[Short exercise]
All of the lines below are to be transcribed faithfully, with pictures excluded from the copy.

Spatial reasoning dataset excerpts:
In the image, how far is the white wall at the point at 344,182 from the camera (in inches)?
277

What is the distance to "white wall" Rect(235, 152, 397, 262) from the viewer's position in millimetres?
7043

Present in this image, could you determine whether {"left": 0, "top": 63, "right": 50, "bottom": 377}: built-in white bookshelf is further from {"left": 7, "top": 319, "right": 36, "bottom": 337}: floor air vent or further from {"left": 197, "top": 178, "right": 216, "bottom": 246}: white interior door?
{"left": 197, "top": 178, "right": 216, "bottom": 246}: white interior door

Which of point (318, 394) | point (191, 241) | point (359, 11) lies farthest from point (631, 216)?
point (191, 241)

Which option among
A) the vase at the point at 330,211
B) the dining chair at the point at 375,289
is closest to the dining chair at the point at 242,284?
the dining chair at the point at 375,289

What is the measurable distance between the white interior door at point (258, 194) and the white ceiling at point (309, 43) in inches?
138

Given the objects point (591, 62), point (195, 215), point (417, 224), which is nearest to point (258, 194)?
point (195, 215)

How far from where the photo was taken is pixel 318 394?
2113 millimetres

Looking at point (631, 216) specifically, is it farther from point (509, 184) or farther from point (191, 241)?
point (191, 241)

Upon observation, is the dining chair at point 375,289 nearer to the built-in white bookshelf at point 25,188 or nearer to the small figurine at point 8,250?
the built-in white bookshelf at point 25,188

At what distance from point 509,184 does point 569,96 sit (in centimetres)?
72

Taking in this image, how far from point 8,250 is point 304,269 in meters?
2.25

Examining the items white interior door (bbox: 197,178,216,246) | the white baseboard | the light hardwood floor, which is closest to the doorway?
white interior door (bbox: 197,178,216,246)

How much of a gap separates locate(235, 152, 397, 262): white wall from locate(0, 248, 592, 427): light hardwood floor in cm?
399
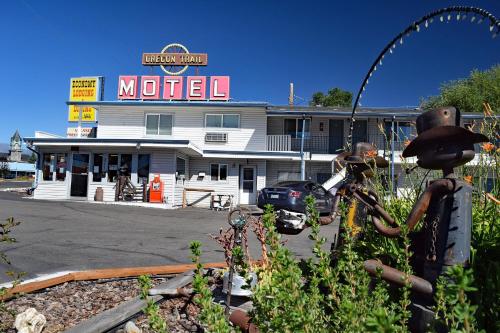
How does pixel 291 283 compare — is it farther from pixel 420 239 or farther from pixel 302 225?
pixel 420 239

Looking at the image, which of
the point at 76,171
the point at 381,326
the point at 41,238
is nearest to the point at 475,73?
the point at 76,171

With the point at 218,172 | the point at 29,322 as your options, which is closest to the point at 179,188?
the point at 218,172

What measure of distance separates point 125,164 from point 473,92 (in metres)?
30.4

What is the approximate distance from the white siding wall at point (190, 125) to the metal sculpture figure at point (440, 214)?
790 inches

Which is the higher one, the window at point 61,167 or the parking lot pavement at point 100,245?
the window at point 61,167

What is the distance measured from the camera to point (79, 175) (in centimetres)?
2028

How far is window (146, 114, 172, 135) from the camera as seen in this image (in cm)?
2259

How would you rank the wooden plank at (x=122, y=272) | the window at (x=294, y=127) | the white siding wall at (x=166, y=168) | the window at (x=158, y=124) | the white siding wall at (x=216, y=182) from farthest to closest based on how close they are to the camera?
1. the window at (x=294, y=127)
2. the window at (x=158, y=124)
3. the white siding wall at (x=216, y=182)
4. the white siding wall at (x=166, y=168)
5. the wooden plank at (x=122, y=272)

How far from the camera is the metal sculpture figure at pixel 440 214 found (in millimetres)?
1832

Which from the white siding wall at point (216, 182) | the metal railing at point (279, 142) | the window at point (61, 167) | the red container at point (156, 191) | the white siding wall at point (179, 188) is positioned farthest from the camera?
the metal railing at point (279, 142)

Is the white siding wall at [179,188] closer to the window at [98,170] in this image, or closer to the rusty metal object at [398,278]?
the window at [98,170]

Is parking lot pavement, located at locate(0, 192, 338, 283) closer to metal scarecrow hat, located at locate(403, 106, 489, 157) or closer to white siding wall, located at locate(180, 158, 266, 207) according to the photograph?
metal scarecrow hat, located at locate(403, 106, 489, 157)

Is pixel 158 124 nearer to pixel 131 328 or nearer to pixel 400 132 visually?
pixel 400 132

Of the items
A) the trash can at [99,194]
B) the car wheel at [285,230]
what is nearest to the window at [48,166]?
the trash can at [99,194]
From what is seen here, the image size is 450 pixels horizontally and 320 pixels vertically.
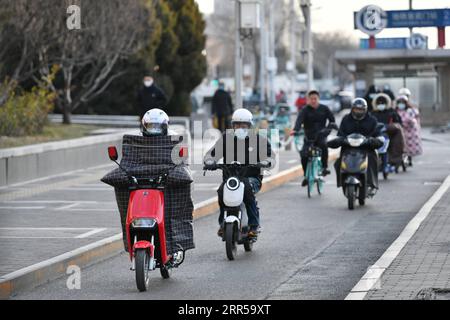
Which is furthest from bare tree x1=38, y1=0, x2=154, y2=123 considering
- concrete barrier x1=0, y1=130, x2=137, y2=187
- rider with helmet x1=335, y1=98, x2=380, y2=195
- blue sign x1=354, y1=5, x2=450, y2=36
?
rider with helmet x1=335, y1=98, x2=380, y2=195

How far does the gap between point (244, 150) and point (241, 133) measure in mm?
188

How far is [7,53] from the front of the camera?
30.5m

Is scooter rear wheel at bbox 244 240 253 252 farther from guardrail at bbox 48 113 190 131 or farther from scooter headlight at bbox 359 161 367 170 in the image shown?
guardrail at bbox 48 113 190 131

[Written reply]
In the image, how far is the white wall at the point at 344,182 from the camera (in inches)?
277

What is the distance to "white wall" Rect(235, 152, 397, 262) from the viewer's position in millimetres?
7043

Present in this image, could you determine whether {"left": 0, "top": 63, "right": 50, "bottom": 377}: built-in white bookshelf is further from {"left": 7, "top": 319, "right": 36, "bottom": 337}: floor air vent or further from {"left": 197, "top": 178, "right": 216, "bottom": 246}: white interior door?
{"left": 197, "top": 178, "right": 216, "bottom": 246}: white interior door

Which of point (318, 394) | point (191, 241) | point (359, 11) lies farthest from point (631, 216)?
point (191, 241)

Which option among
A) the vase at the point at 330,211
B) the dining chair at the point at 375,289
is closest to the dining chair at the point at 242,284?
the dining chair at the point at 375,289

What is the measurable distance between the white interior door at point (258, 194) and the white ceiling at point (309, 43) in inches?
138

Given the objects point (591, 62), point (195, 215), point (417, 224), which is nearest to point (258, 194)?
point (195, 215)

How far from where the photo was taken is pixel 318 394?
2113 millimetres

Looking at point (631, 216) specifically, is it farther from point (509, 184) or farther from point (191, 241)?
point (191, 241)

Upon observation, is the dining chair at point 375,289 nearer to the built-in white bookshelf at point 25,188 or nearer to the small figurine at point 8,250?
the built-in white bookshelf at point 25,188

At what distance from point 509,184 does point 569,96 sit (in centimetres)?
72

Taking in this image, how far from point 8,250 is point 304,269 in meters?
2.25

Examining the items white interior door (bbox: 197,178,216,246) | the white baseboard | the light hardwood floor, which is closest to the doorway?
white interior door (bbox: 197,178,216,246)

How much of a gap separates locate(235, 152, 397, 262): white wall from locate(0, 248, 592, 427): light hardwood floor in cm?
399
How does pixel 291 283 compare — is it farther from pixel 420 239 or farther from pixel 302 225?
pixel 420 239

Looking at the image, which of
the point at 76,171
the point at 381,326
the point at 41,238
is nearest to the point at 475,73?
the point at 76,171

With the point at 218,172 | the point at 29,322 as your options, which is closest to the point at 179,188?
the point at 218,172

What measure of distance separates point 125,164 from point 473,92 (in metres)?
30.4

What is the approximate distance from the white siding wall at point (190, 125) to the metal sculpture figure at point (440, 214)?
790 inches

Which is the higher one, the window at point 61,167 or the parking lot pavement at point 100,245?
the window at point 61,167

What is the distance measured from the camera to point (79, 175) (in centimetres)?
2028

How far is window (146, 114, 172, 135) from the camera as seen in this image (in cm)?
2259

How would you rank the wooden plank at (x=122, y=272) | the window at (x=294, y=127) | the white siding wall at (x=166, y=168) | the window at (x=158, y=124) | the white siding wall at (x=216, y=182) from farthest to closest based on how close they are to the camera?
1. the window at (x=294, y=127)
2. the window at (x=158, y=124)
3. the white siding wall at (x=216, y=182)
4. the white siding wall at (x=166, y=168)
5. the wooden plank at (x=122, y=272)

How far from the camera is the metal sculpture figure at pixel 440 214 found (in millimetres)?
1832

Which from the white siding wall at point (216, 182) | the metal railing at point (279, 142) | the window at point (61, 167) | the red container at point (156, 191) | the white siding wall at point (179, 188) is positioned farthest from the camera?
the metal railing at point (279, 142)

Is the white siding wall at [179,188] closer to the window at [98,170] in this image, or closer to the rusty metal object at [398,278]?
the window at [98,170]

Is parking lot pavement, located at locate(0, 192, 338, 283) closer to metal scarecrow hat, located at locate(403, 106, 489, 157) or closer to white siding wall, located at locate(180, 158, 266, 207) according to the photograph?
metal scarecrow hat, located at locate(403, 106, 489, 157)

Is pixel 158 124 nearer to pixel 131 328 or nearer to pixel 400 132 visually?
pixel 400 132

Of the items
A) the trash can at [99,194]
B) the car wheel at [285,230]
what is nearest to the window at [48,166]?
the trash can at [99,194]
From what is seen here, the image size is 450 pixels horizontally and 320 pixels vertically.
Which is furthest from bare tree x1=38, y1=0, x2=154, y2=123 considering
- concrete barrier x1=0, y1=130, x2=137, y2=187
- rider with helmet x1=335, y1=98, x2=380, y2=195
- blue sign x1=354, y1=5, x2=450, y2=36
?
rider with helmet x1=335, y1=98, x2=380, y2=195

How far does the gap between point (244, 150) and point (241, 133) measure in mm?
188

How far is [7,53] from the front of the camera?
30.5m

Is scooter rear wheel at bbox 244 240 253 252 farther from guardrail at bbox 48 113 190 131 or farther from scooter headlight at bbox 359 161 367 170 in the image shown?
guardrail at bbox 48 113 190 131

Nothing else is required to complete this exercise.